- _Document excerpt_
— BEGIN —

Yes it's wrong. That's why the FCC is looking to amend the wording as no one expected the Supplier would intentionally cripple their product, expecting it to be done by an ISP.


----------



## hefe (Dec 5, 2000)

It's their product. Net Neutrality is about what you do to someone else's product.


----------



## SomeRandomIdiot (Jan 7, 2016)

hefe said:


> It's their product. Net Neutrality is about what you do to someone else's product.


Net Neutrality also means one should not have to chose one Net over another to get what is offered from the source at the same price.


----------



## Bigg (Oct 31, 2003)

TonyD79 said:


> That's not true about transit systems. A lot are being upgraded. Part of the shutdown at the Washington metro is putting in wireless repeaters. And a lot of systems have a lot of above ground.


True, some are. Although the largest number of riders, by far, is the NYCTA, which is largely underground by ridership (although with a lot of track above ground as well).



> And an audio book? Why not listen to that in full sound glory? Or read a book in the comfort of your best chair with good light. The same silly arguments you are making can be made for those as well.

— END —

- _Provided material_
— BEGIN —

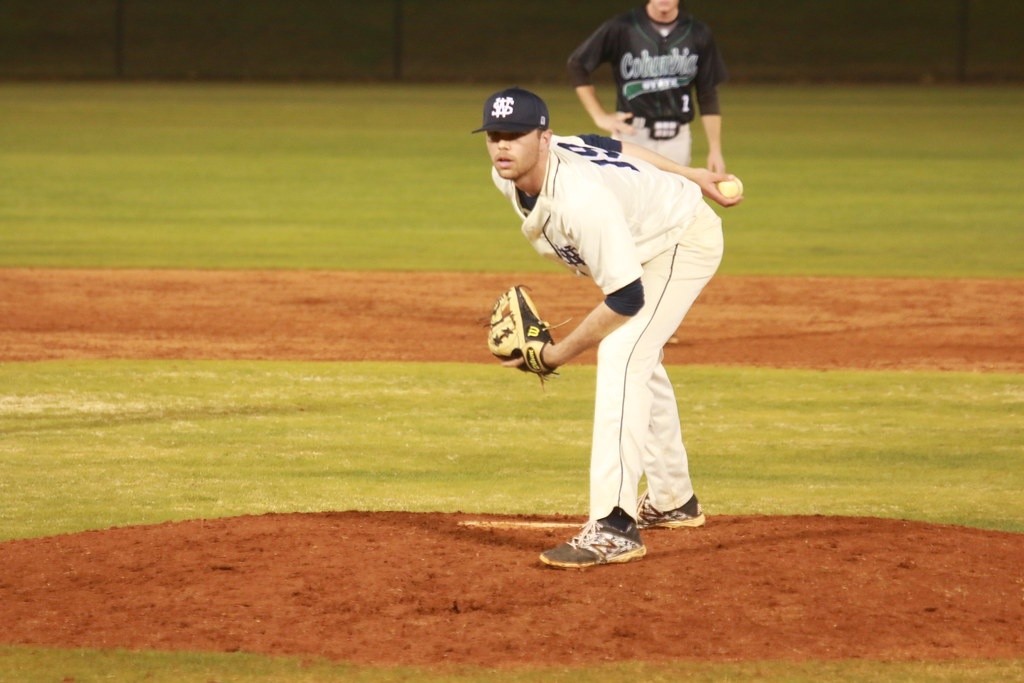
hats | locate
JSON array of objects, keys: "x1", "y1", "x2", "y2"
[{"x1": 471, "y1": 87, "x2": 550, "y2": 133}]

— END —

- _Actions to take_
- a) In the net neutrality forum thread, shorten the paragraph that begins "Yes it's wrong." while keeping its main facts.
- b) Extend the net neutrality forum thread past its final quoted sentence.
The lines play no part in this work and can be set aside.

- _Answers by task_
- a) It's wrong, so the FCC wants to amend the wording. Nobody expected the supplier to deliberately cripple its own product; they expected an ISP to do that.

- b)
That argument is total nonsense. Audiobooks aren't available with 4k video like some shows on Netflix.


----------



## Andrew_S (Nov 12, 2001)

SomeRandomIdiot said:


> Net Neutrality also means one should not have to chose one Net over another to get what is offered from the source at the same price.


*
Q: What is net neutrality?*

A: Net neutrality, or open Internet, is the principle that Internet service providers (ISPs) should give consumers access to all legal content and applications on an equal basis, without favoring some sources or blocking others. It prohibits ISPs from charging content providers for speedier delivery of their content on "fast lanes" and deliberately slowing the content from content providers that may compete with ISPs.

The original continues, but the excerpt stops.